Sufficiently large non-overlapping data at the K sites (each subject contributes information only at a unique site) implies the additive structure of the global score vector \(\mathcal {V}(\theta _m)\) and Fisher information \(\mathcal {I}(\theta _m)\). With the site-specific score vector \(\mathcal {V}_k(\theta _m)\) and Fisher information \(\mathcal {I}_k(\theta _m)\), it holds:

$$\begin{aligned} \mathcal {V}(\hat{\theta }_m) & = \sum \limits _{k=1}^K \mathcal {V}_k(\hat{\theta }_m) \end{aligned}$$
(6)
$$\begin{aligned} \mathcal {I}(\hat{\theta }_m) & = \sum \limits _{k=1}^K \mathcal {I}_k(\hat{\theta }_m) \end{aligned}$$
(7)

Distributed CIs for the AUC based on the Score function

The distributed calculation of the global sample mean (\(\text {distrAVG}(\varvec{v}^{(1)}, \dots , \varvec{v}^{(K)})\)) complies with A1 as well as the distributed version of the sample variance \(\widehat{\textsf{var}}(\varvec{v}) = (n-1)^{-1} \sum \nolimits _{i=1}^n (v_i - \bar{v})^2\). In the first step, the sample mean is calculated using \(\bar{v} = \text {distrAVG}(\varvec{v}^{(1)}, \dots , \varvec{v}^{(K)})\) and shared with all K sites. In the second step, each site calculates the aggregation \(a_{\text {var}}(\varvec{v}^{(k)}) = \sum \nolimits _{i=1}^{n^{(k)}} (v_i^{(k)} - \bar{v})^2\), which is further aggregated to the sample variance \(\widehat{\textsf{var}}(\varvec{v}) = (n - 1)^{-1}\sum \nolimits _{k=1}^K a_{\text {var}}(\varvec{v}^{(k)})\): \(\text {distrVAR}(\varvec{v}^{(1)}, \dots , \varvec{v}^{(K)})\). The operations \(\text {distrAVG}\) and distrVAR fulfill A1 if \(n^{(k)} \ge q\), \(\forall k \in \{1, \dots , K\}\).
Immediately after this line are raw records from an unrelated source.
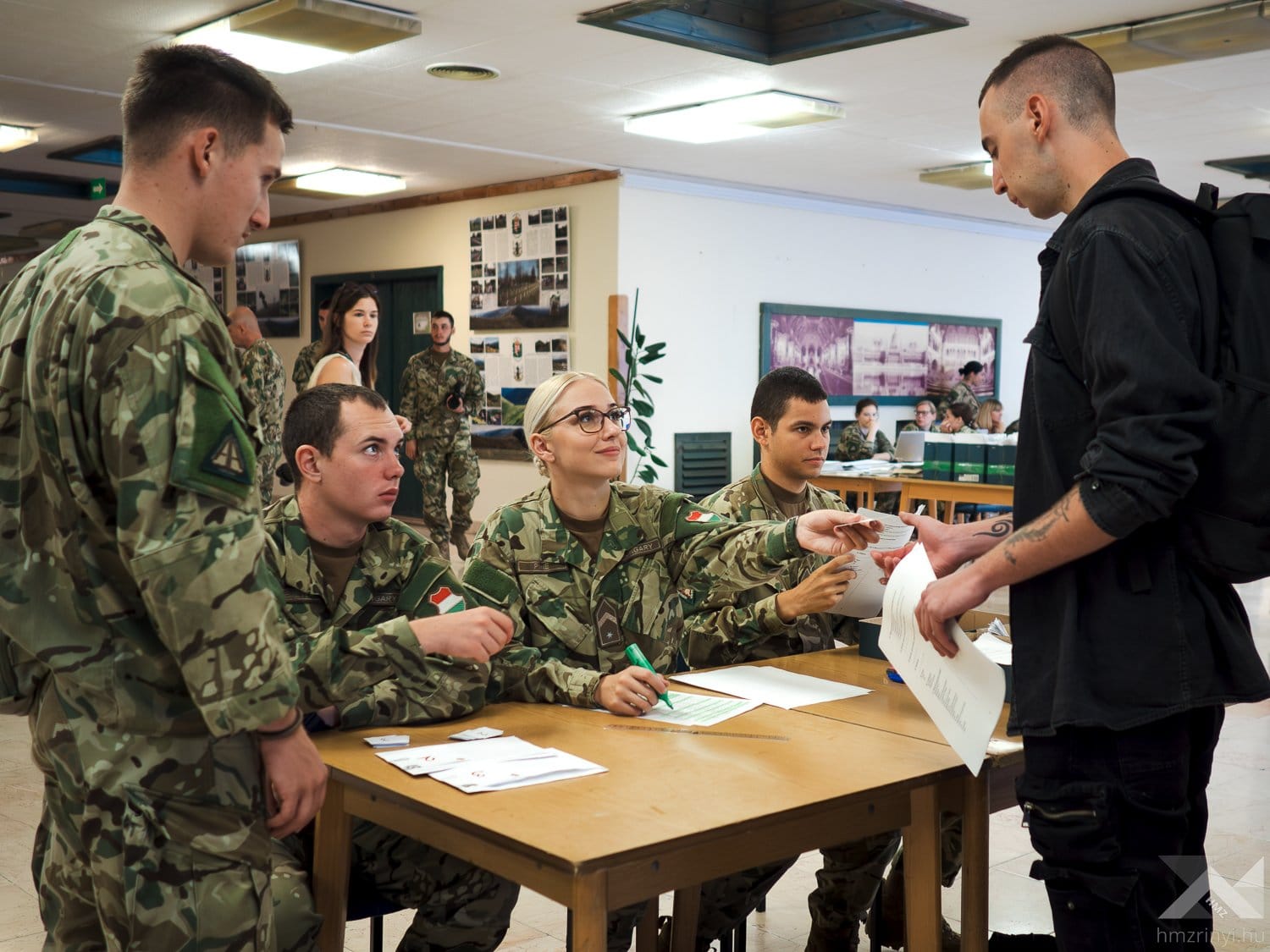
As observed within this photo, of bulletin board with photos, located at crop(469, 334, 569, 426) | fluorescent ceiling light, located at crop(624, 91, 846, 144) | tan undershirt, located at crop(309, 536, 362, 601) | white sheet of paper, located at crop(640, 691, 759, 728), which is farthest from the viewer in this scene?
bulletin board with photos, located at crop(469, 334, 569, 426)

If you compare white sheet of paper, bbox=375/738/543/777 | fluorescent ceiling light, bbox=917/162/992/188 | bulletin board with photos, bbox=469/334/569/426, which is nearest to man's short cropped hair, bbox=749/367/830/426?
white sheet of paper, bbox=375/738/543/777

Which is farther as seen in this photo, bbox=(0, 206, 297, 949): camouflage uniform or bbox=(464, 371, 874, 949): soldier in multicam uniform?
bbox=(464, 371, 874, 949): soldier in multicam uniform

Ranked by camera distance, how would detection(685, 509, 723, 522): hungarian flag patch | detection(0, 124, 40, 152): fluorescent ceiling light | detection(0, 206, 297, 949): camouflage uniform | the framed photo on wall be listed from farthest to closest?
the framed photo on wall
detection(0, 124, 40, 152): fluorescent ceiling light
detection(685, 509, 723, 522): hungarian flag patch
detection(0, 206, 297, 949): camouflage uniform

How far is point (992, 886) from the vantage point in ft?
11.4

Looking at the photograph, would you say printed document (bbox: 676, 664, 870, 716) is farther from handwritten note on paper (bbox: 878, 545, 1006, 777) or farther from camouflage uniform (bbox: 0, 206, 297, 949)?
A: camouflage uniform (bbox: 0, 206, 297, 949)

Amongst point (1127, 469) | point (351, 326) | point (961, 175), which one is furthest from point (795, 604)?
point (961, 175)

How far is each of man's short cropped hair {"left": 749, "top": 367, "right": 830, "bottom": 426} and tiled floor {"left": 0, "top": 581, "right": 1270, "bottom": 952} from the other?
4.24 feet

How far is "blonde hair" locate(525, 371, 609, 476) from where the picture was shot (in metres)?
2.80

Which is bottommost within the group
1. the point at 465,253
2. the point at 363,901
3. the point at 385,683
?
the point at 363,901

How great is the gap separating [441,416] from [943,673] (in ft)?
24.0

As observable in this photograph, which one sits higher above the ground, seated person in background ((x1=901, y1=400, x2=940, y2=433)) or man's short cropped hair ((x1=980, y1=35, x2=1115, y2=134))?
man's short cropped hair ((x1=980, y1=35, x2=1115, y2=134))

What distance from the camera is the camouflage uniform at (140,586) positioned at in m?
1.41

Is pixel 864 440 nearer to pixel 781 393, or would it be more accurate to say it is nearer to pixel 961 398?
pixel 961 398

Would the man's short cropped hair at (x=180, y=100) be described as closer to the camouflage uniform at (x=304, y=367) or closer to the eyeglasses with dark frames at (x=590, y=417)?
the eyeglasses with dark frames at (x=590, y=417)
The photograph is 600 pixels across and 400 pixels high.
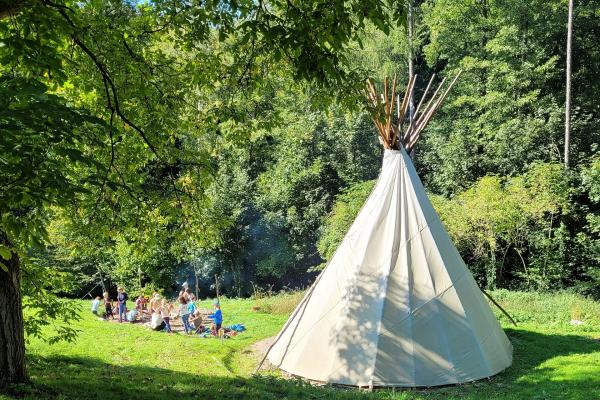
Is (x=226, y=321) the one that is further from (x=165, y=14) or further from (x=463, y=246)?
(x=165, y=14)

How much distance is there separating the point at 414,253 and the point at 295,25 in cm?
602

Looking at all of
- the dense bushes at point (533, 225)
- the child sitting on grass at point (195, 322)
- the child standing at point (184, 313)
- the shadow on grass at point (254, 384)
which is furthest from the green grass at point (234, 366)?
the dense bushes at point (533, 225)

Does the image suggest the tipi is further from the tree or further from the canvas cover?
the tree

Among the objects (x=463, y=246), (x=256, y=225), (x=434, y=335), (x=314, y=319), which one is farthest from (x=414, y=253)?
(x=256, y=225)

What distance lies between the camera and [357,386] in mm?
9055

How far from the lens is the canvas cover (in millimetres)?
9133

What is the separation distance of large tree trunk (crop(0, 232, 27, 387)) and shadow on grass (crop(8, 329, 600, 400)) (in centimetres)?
28

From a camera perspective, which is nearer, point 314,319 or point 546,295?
point 314,319

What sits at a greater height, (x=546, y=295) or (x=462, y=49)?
(x=462, y=49)

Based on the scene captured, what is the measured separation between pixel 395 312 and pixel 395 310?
0.04 meters

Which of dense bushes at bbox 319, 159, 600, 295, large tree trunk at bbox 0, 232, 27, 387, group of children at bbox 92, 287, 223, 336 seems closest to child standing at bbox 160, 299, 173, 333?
group of children at bbox 92, 287, 223, 336

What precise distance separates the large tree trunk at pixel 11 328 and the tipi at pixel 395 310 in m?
4.83

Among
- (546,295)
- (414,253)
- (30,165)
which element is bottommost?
(546,295)

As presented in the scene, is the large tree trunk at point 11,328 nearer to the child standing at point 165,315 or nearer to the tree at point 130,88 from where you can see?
the tree at point 130,88
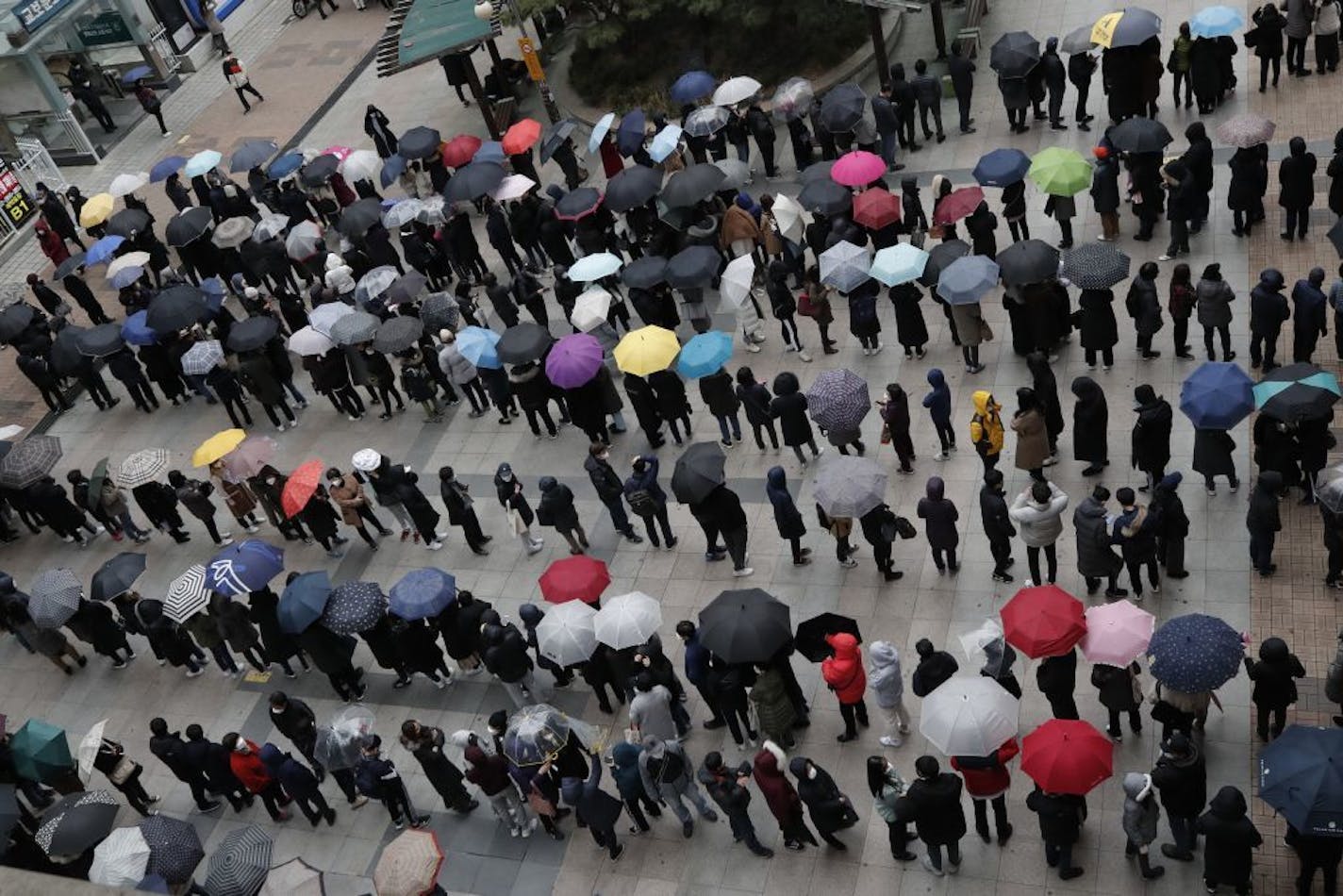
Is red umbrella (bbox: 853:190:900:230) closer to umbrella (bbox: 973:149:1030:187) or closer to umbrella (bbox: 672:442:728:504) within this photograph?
umbrella (bbox: 973:149:1030:187)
The operation distrVAR provides a non-disclosing distributed CIs for the global AUC. As described in Empirical calculation of the ROC curve and AUC and CI for the empirical AUC sections, the calculation of the approximated CI requires both approximated survivor functions \(\tilde{S}_{0}\) and \(\tilde{S}_{1}\) (see Approximating the global survivor functions section). A distributed CI \(\widetilde{\textsf{ci}}_\alpha\) to approximate \(\textsf{ci}_{\alpha }\) follows from Formula (3).

Simulation study

General considerations

The aim of the simulation study is to understand the effect of the noise (introduced by DP) on the AUC estimate of the distributed ROC-GLM and its DeLong confidence intervals. We take the global empirical AUC [11, 17] as a proxy for the true AUC of the underlying data generating process. Our goal is not to construct better estimates for the true AUC, but to study the difference between our distributed approach to the empirical AUC on the the pooled data.

In this context, we assess the bias of the distributed approach and measure the difference \(\Delta AUC = AUC - \widetilde{AUC}_{\text {ROC-GLM}}\) between the empirical AUC on pooled data (Empirical calculation of the ROC curve and AUC section) and the distributed ROC-GLM \(\widetilde{AUC}_{\text {ROC-GLM}}\) (General principles section).

To evaluate CI related bias, we calculate the error \(\Delta \textsf{ci}_{\alpha }\) based on the symmetric difference between \(\textsf{ci}_{\alpha }\) proposed by DeLong et al. ([6], see Sect. 3.3) and our non-disclosing distributed approach \(\widetilde{\textsf{ci}}_{\alpha }\) (Distributed CIs for the AUC based on the Scor function section). We study \(\Delta \textsf{ci}_{\alpha } = |\widetilde{\textsf{ci}}_{\alpha , l} - \textsf{ci}_{\alpha , l}| + |\widetilde{\textsf{ci}}_{\alpha , r} - \textsf{ci}_{\alpha , r}|\), with indices l and r denoting the left and right side of the CI, respectively.

We explore the following research questions:

Data generation

In order to avoid the specification of the score distributions in both outcome groups, we simulate data as follows. We generate uniformly distributed AUC values between 0.5 and 1. (1) The population size n is randomly chosen from \(\{100, 200, \dots , 2500\}\). (2) For each \(i \in \{1, \dots , n\}\), the true prediction scores are generated from the uniform distribution \(\mathcal {F}_i\sim U[0,1]\). Next, (3) the class membership \(y_i\in \{0,1\}\) is determined by \(y_i = \mathbb {1}(\mathcal {F}_i \ge 0.5)\). This results in a perfect discrimination by scores between positives and negatives (AUC=1). (4) The perfect ordering of the class values with respect to individual scores is broken by flipping labels randomly. A set of indexes \(\mathcal {I}\) of size \(\lfloor \gamma n \rfloor\) is selected for which the corresponding labels are replaced by \(y_i \sim \text {Ber}(0.5)\), \(\forall i \in \mathcal {I}\). The fraction \(\gamma\) is sampled from a U[0.5; 1] distribution. (5) For comparison, the empirical AUC is calculated from the vector of scores \(\mathcal {F}\) and flipped labels y. (6) The non-disclosing distributed process described in General principles section is based on 5 centers and produces the \(\widetilde{AUC}_{\text {ROC-GLM}}\) and \(\widetilde{ci}_{0.05}\). The examined values for the distributed ROC-GLM are described in Correctness of the AUC inferred from ROC-GLM and distributed ROC-GLM section. The simulation is repeated \(N^{sim} = 10000\) times.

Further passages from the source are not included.